といっても、そのことはすごくポジティブに捉えています。小山宙哉さんのクリエイティビティを大事に守りながら、専門家にしっかりヒアリングをしていることで、リアルな現場の様子も読者の方々に届けられているということなので。それに少しでも貢献できたのであれば非常に嬉しいなと思っているところです。

 

 

若田光一 (以下、若田) 内山さんのような宇宙システムの開発、運用の隅から隅までを知り尽くした方が、『宇宙兄弟』のストーリーづくりに深く関わってもらえるのは、宇宙開発の現状を伝えるうえで大切ですね。

 

 

––––若田さんは、宇宙飛行士の立場からこの「遭難/救出シナリオ」をどうご覧になりましたか?

 

 

若田 十分ありえるシナリオだと思います。もちろん、こうした事態が起きないように、システム開発や運用手順など、何重にも安全策を考えて準備はしています。

提供データ »

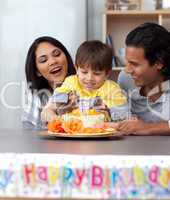 family celebrating the son's birthday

やること 1 »
『宇宙兄弟』をめぐる対談の「といっても、そのことはすごく」から「状を伝えるうえで大切ですね。」までを、両方を含めてそのまま書き写してください。
やること 2 »
『宇宙兄弟』をめぐる対談の続きを、最後の文のあとから書き進めてください。
データは文章とは別の資料です。

回答 1 »
といっても、そのことはすごくポジティブに捉えています。小山宙哉さんのクリエイティビティを大事に守りながら、専門家にしっかりヒアリングをしていることで、リアルな現場の様子も読者の方々に届けられているということなので。それに少しでも貢献できたのであれば非常に嬉しいなと思っているところです。

 

 

若田光一 (以下、若田) 内山さんのような宇宙システムの開発、運用の隅から隅までを知り尽くした方が、『宇宙兄弟』のストーリーづくりに深く関わってもらえるのは、宇宙開発の現状を伝えるうえで大切ですね。

回答 2 »
 

しかし、有人宇宙活動の歴史を見ても、想定外のことは大小さまざまに発生しています。

 

地上管制チームや飛行士といった「生身の人間」が想定外にどう対応していくかというのは永遠の課題だと思いますし、これは宇宙開発に限らず、人類が生きていく上で常に直面するものだとも思います。

 

まさに、内山さんのような運用のプロが考え抜いたプランでムッタが救出されていくストーリーは、有人宇宙活動が人類の危機管理にどう貢献できるかを示す、良い題材だったのではないでしょうか 。